ARMES CHIMIQUES DE DESTRUCTION MASSIVE SUR LE RIF :collection histoire et lectures politiques

sharLe dernier livre de Mimoun Charqi porte sur les armes chimiques de destruction massive, avec un accent sur l’histoire, les effets des armes chimiques de destruction massive employées, les droits des populations victimes, ainsi que les préjudices subis et la réparation recherchée. L’ouvrage reproduit l’ensemble des travaux auxquels l’auteur a participé depuis le 1er colloque international tenu à Nador, en 2004, à l’initiative du mensuel Le Monde Amazigh ; des conférences et études, des photos et des documents inédits pour ceux qui veulent connaître de l’état de la question aujourd’hui.

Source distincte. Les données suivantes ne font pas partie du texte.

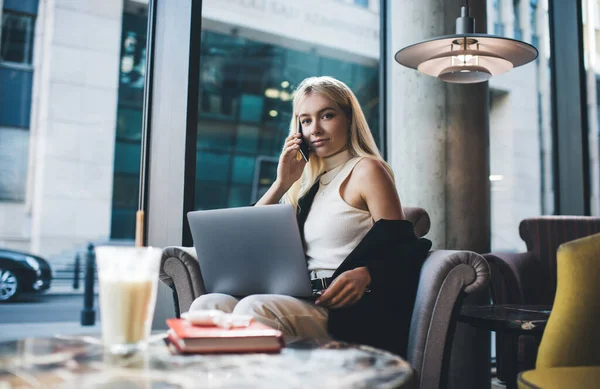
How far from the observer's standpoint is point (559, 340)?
133 cm

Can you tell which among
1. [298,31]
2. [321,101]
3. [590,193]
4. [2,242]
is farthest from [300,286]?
[298,31]

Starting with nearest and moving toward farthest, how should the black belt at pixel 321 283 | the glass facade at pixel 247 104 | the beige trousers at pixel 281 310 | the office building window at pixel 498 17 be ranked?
1. the beige trousers at pixel 281 310
2. the black belt at pixel 321 283
3. the office building window at pixel 498 17
4. the glass facade at pixel 247 104

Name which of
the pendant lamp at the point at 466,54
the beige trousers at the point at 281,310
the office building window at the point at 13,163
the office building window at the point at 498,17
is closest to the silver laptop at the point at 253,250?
the beige trousers at the point at 281,310

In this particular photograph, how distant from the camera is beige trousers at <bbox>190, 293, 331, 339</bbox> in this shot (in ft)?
4.97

Au début du 20e siècle, l’empire chérifien marocain a été le théâtre d’une partition, d’un dépeçage orchestré par les puissances occidentales, dont la France et l’Espagne. Sous couvert d’un « protectorat » et d’une entreprise de « pacification », par les armes, les bombes et le sang, la France et l’Espagne, se voulant théoriquement animés par une mission civilisatrice, ont entrepris des guerres d’agression à l’encontre des tribus et confédérations de tribus libres composant les Etats de l’empire précité. Parmi ces guerres, l’une retient particulièrement l’attention : à savoir la guerre chimique exercée contre le grand Rif, c’est-àdire la zone nord du Maroc sous emprise de l’Espagne.

Longtemps durant, l’usage des armes chimiques de destruction massive contre le Rif est resté tabou et gardé secret. Des populations de paysans libres se sont retrouvées agressées, envahies, anéanties, gazées jusqu’au plus profond de leurs chaires et de leurs êtres, par deux superpuissances européennes au fait de la technologie militaire et surarmées. Le temps, l’ouverture des archives aux chercheurs, les témoignages ont fait qu’aujourd’hui plus personne ne conteste sérieusement ce qui s’est passé. L’intérêt de l’auteur pour le sujet est double, primo, car originaire de cette région du grand Rif, il ne pouvait rester insensible aux crimes commis, et, secundo, car, juriste de formation, il ne pouvait qu’être intéressé par les aspects juridiques de la guerre chimique contre le Rif et, tout particulièrement, les effets en terme de responsabilité et de droit des victimes à la réparation.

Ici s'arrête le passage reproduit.